Minnesota. 2019. Dorothy Lyon, femme de Wayne Lyon avec qui elle a eu une fille, Scotty, est enlevée par deux hommes, Ole Munch et Donald Ireland. Ils la déplacent dans l'Etat voisin du Dakota du Nord. Sa belle-mère qui la déteste, la richissime Lorraine Lyon, se tient malgré tout prête à payer une rançon mais aucune demande ne lui parvient. Lors d'un contrôle routier, Munch et Ireland abattent un policier tandis que Dorothy s'enfuit et trouve refuge comme l'autre agent, Whit Farr, dans une station service voisine. Dorothy réussit à tuer Ireland et blesser Munch mais disparaît avant l'arrivée des scours. De retour chez elle, elle raconte être simplement parti faire un tour pour se changer les idées.


Le commanditaire de cette opération est Roy Tillman, un shérif du Dakota du Nord, qui fut le premier mari de Dorothy. Bien qu'il se soit remarié depuis, il veut récupérer Dorothy qu'il considère comme sa propriété : il faut dire que ce conservateur très porté sur la religion respecte plus une lecture fondamentaliste de la Bible que la loi qu'il est censé servir comme le découvrent deux agents du F.B.I. désireux de le faire suspendre. Tillman fait par ailleurs une erreur en voulant se débarrasser de Munch, qui est un mercenaire complètement cinglé ne supportant pas qu'on ne le paie pas pour le boulot qu'on lui a confié.
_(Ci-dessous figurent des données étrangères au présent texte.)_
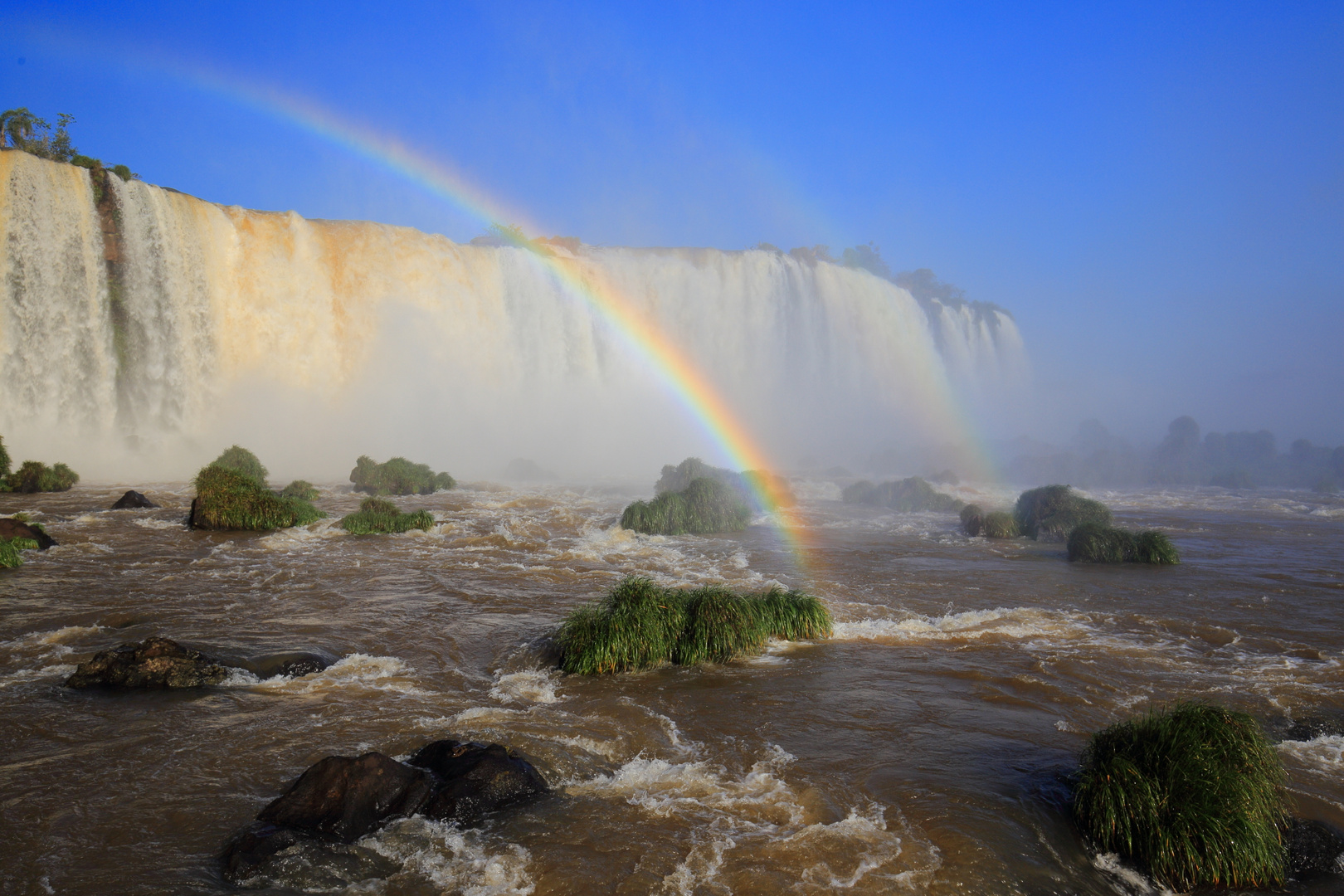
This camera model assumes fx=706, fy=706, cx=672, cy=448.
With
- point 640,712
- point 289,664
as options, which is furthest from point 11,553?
point 640,712

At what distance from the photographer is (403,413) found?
3731 centimetres

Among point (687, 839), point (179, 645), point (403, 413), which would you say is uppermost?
point (403, 413)

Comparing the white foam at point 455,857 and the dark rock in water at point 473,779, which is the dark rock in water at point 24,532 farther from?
the white foam at point 455,857

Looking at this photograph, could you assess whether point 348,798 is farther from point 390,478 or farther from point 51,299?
point 51,299

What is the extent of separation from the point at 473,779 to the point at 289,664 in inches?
152

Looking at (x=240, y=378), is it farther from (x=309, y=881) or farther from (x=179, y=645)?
(x=309, y=881)

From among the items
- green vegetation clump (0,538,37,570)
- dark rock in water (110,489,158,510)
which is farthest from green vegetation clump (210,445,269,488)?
green vegetation clump (0,538,37,570)

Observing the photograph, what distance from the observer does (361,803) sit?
4.84 metres

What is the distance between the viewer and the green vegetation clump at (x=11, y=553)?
11.9 metres

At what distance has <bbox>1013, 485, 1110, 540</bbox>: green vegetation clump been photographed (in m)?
18.2

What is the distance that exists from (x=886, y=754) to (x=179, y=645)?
24.4 ft

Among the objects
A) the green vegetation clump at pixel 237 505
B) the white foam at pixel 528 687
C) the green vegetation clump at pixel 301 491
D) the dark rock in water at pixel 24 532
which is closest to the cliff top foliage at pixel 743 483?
the green vegetation clump at pixel 301 491

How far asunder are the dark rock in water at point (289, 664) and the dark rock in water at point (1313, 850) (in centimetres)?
871

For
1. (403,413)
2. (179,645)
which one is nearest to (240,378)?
(403,413)
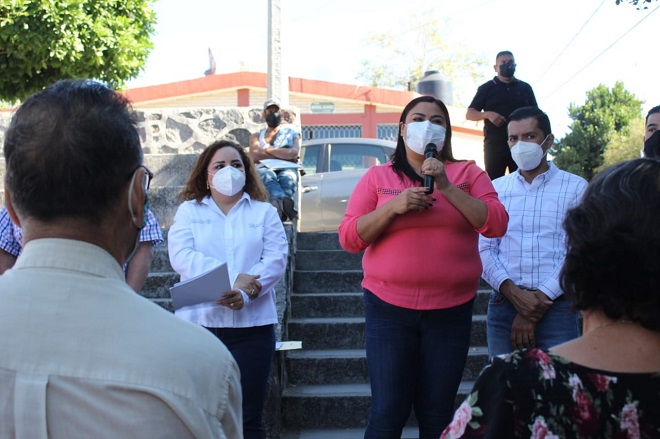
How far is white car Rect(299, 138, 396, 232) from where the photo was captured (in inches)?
403

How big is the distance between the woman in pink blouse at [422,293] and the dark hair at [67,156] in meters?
2.25

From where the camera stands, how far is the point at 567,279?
1.88m

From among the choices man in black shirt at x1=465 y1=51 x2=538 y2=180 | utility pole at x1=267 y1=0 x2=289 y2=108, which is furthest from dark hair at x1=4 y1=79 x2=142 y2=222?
utility pole at x1=267 y1=0 x2=289 y2=108

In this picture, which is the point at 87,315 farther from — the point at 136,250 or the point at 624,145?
the point at 624,145

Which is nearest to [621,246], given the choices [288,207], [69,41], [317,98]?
[288,207]

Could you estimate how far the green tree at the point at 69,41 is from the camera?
12336 millimetres

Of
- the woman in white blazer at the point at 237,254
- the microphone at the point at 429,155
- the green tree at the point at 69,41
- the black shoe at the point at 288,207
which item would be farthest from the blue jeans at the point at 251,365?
the green tree at the point at 69,41

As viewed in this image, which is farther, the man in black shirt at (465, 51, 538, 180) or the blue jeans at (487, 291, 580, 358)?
the man in black shirt at (465, 51, 538, 180)

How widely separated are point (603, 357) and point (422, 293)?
2.05 m

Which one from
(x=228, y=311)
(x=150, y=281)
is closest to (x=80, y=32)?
(x=150, y=281)

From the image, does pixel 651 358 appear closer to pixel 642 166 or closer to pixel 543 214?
pixel 642 166

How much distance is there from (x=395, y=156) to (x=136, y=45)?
10401 millimetres

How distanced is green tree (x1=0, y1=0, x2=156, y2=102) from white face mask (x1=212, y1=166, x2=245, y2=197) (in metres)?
9.05

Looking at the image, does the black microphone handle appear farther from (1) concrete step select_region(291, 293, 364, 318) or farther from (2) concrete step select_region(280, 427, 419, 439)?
(1) concrete step select_region(291, 293, 364, 318)
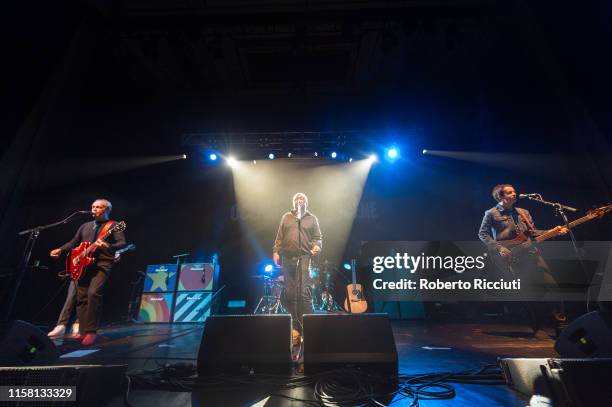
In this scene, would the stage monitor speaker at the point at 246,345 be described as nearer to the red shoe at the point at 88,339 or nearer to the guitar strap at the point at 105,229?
the red shoe at the point at 88,339

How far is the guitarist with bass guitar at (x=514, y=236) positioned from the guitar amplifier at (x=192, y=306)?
5361 millimetres

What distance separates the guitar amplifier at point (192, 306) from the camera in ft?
19.2

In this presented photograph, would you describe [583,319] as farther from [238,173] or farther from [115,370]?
[238,173]

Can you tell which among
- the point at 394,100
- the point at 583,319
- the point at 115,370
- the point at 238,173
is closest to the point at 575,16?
the point at 394,100

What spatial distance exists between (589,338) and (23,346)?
14.3ft

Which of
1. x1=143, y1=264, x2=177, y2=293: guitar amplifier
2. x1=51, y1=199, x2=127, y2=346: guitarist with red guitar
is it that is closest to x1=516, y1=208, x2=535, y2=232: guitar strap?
x1=51, y1=199, x2=127, y2=346: guitarist with red guitar

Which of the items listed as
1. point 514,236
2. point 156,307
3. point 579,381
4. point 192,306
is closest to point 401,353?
point 579,381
Dans un premier temps, Dorothy s'attend à ce que Tillman, son fils et ses hommes de main reviennent la kidnapper et elle s'y prépare, en tâchant de tenir éloignés l'agent de police Indira Olmstead, sa belle-mère, l'avocat de celle-ci, sa fille et son mari. Mais quand il s'avère que Roy n'hésitera pas à s'en prendre à sa nouvelle famille, Dorothy décide de prendre les devants et de retourner dans le Dakota du Nord affronter son premier époux. Lequel a fort à faire pour empêcher son fils de vouloir éliminer Munch, le FBI de collecter des preuves compromettantes sur ses liens avec une milice d'extrême-droite et les manoeuvres de Lorraine Lyon pour saboter sa réélection...


Il s'est écoulé six ans entre la saison 3 de Fargo et cette cinquième. Entre temps, en 2020, la saison 4 est sorti dans une indifférence polie alors que l'attention était monopolisée par la pandémie de Covid. Noah Hawley, le showrunner de la série, n'a pourtant pas été inoccupé puisqu'il développait une série inspirée d'Alien, la franchise initiée par le film de Ridley Scott (qui va enfin voir le jour). Mais plus le temps passait, plus on doutait de revoir de nouveaux épisodes de Fargo et si c'était le cas, seraient-ils du même niveau que les précédents...


De ce côté-là, évacuons tout de suite tout suspense : cette saison 5 est aussi folle et virtuose que la 3, elle figure même en bonne place sur le podium à côté de cette dernière. Noah Hawley n'a rien perdu de son imagination débridée et de ses manies, à commencer par celle de nous faire croire qu'il s'agit d'une nouvelle histoire vraie qui serait déroulée en 2019 dans l'Etat du Minnesota. Hautement improbable pour le moins. Mais l'essentiel est ailleurs : dans la dimension plus contemporaine au niveau sociétal de ces dix nouveaux épisodes.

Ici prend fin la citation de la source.